Son como el papel, pero en versión digital: aguantan todo lo que le pongan, y mucho más. Te encuentras de todo en las distintas plataformas y, desafortunadamente, abunda el morbo, la falsedad, la mentira, la falta de privacidad y de respeto a los principios éticos que nos distinguen como seres humanos y sociales.
Pero no todo es malo ni en blanco y negro. Hay muchos matices que vislumbran esperanza, que demuestran que en medio de tanta contaminación se logran cosas buenas, se ayuda, se transforma, se construye.
Y es que esa inmediatez, esa presencia virtual sirve de puente para cumplir sueños, curar, alimentar, salvar…
Para quien suscribe, que confieso soy de las que solo se asoma al balcón digital, resulta reconfortante tropezar con esos ejemplos que demuestran que sí se puede hacer un buen uso de las redes sociales, sobre todo, cuando es por un bien común, por un propósito mayor.
Respeto a quien decide pasar la mayor parte de su tiempo frente al celular, y hasta busca la forma de ganarse la vida, honradamente, generando contenidos. Sin embargo, admiro a quien con esa habilidad de ser influencer tiene un impacto superior.
Celebro ese poder de convocatoria que suma a cientos de personas que aportan, al menos un centavo, para que una abuela y su nieta tengan una vivienda digna; a que un anciano solo y con problemas mentales reciba medicamentos, comida, ropa, incluso, compañía para ir al médico; a que se encuentre a una persona desaparecida de su hogar o se devuelva una mascota extraviada.
Existen ejemplos de redes de ayuda o colaboración desinteresada en varias provincias del país, hechos que conmueven, principalmente, cuando notas que se hace de corazón, desde aquí o desde allá, desde la abundancia o lo poco que se tiene.

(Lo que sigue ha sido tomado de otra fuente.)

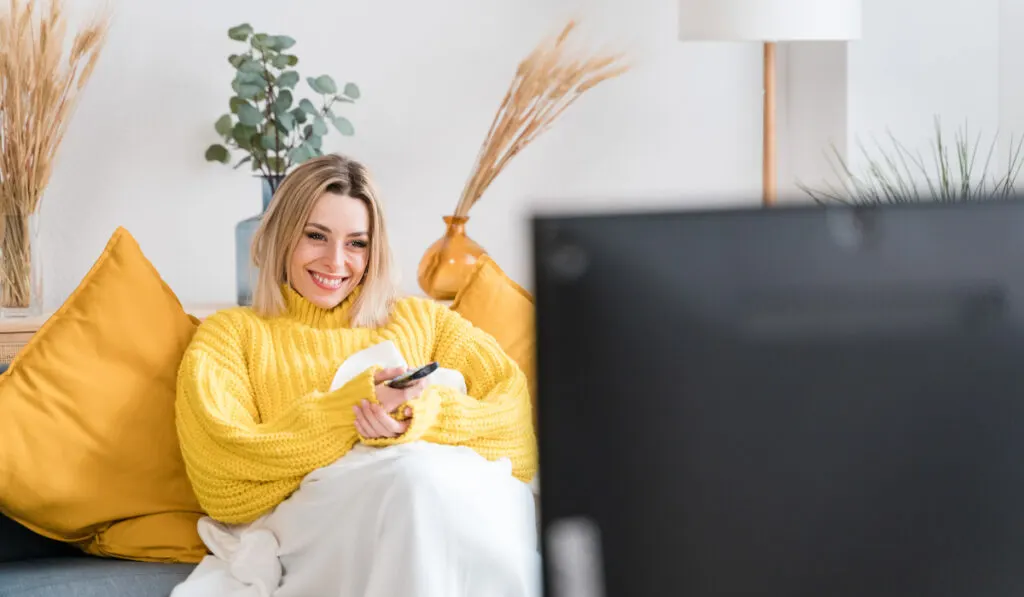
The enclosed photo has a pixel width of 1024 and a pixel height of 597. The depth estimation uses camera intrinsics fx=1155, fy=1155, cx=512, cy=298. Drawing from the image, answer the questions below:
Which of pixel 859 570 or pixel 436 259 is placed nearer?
pixel 859 570

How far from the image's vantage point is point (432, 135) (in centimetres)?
310

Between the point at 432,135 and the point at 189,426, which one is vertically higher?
the point at 432,135

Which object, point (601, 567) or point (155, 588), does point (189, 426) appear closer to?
point (155, 588)

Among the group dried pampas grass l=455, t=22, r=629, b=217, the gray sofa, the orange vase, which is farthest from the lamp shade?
the gray sofa

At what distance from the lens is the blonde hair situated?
227cm

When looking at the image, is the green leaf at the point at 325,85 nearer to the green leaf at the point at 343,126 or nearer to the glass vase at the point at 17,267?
the green leaf at the point at 343,126

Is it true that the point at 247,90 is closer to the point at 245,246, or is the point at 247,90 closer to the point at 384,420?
the point at 245,246

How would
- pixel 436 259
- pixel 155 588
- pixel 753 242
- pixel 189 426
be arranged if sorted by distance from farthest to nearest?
pixel 436 259, pixel 189 426, pixel 155 588, pixel 753 242

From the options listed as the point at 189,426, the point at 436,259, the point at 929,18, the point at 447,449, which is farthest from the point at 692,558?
the point at 929,18

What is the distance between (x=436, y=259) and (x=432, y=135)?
0.52 meters

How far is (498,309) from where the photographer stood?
2.37m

Es sorprendente como, amén de la diversidad de pensamientos, lugares de residencia o sector social, mucha gente prefiere hacer por los demás, en vez de dedicar tiempo a juzgar, a criticar, a herir. En ese instante, lo único que importa es brindar apoyo, por mínimo que sea.
Y ese es un gran punto a favor de las redes sociales: esa capacidad de unión con el propósito exclusivo de ayudar, de transformar duras realidades, de hacer feliz a un niño o de intentar sanarlo, de aliviar el pesar de una anciana que no tiene techo seguro y no le alcanza la jubilación para comer, de compartir un medicamento en medio de tanta escasez, en contraposición a esos que los comercializan a precios desenfrenados.
Historias hay bastantes, ahí están detrás de un click. Por supuesto, están aquellos que en nombre de la solidaridad y disfrazados de buenos samaritanos esconden segundas intenciones, sobre todo, para volverse virales y cotizar sobre el dolor ajeno. De todo tenemos en la viña del señor, y las redes, como el papel, también aguantan eso.
Según estadísticas recientes, más del 60 por ciento de la población mundial utiliza plataformas digitales. Dicen que una persona promedio pasa, al menos, dos horas y 24 minutos cada día en las redes sociales, y que es una tendencia que va in crescendo.
Más allá de que sirvan como entretenimiento, superación, negocio o interacción social, funcionan como un punto de encuentro ideal para hacer del mundo un lugar mejor, para crear en vez de destruir, para ayudar en vez de desacreditar.
Tal vez sean las plataformas digitales la vía más expedita para sentirnos mejor con nosotros mismos. Tal vez sean la forma más espontánea de llegar a quienes necesitan de una mano salvadora, o por lo menos del aliciente necesario para no sentirse solos, aislados, desprotegidos, olvidados.
La realidad de Cuba hoy es bastante compleja, y a veces ni siquiera nos detenemos a voltear el rostro para mirar a nuestro alrededor. Hay muchas maneras de emplear esas dos horas y 24 minutos frente a una pantalla de celular en medio de tanta contaminación digital. Esa aldea global a la que pertenecemos, también nos permite ser mejores seres humanos.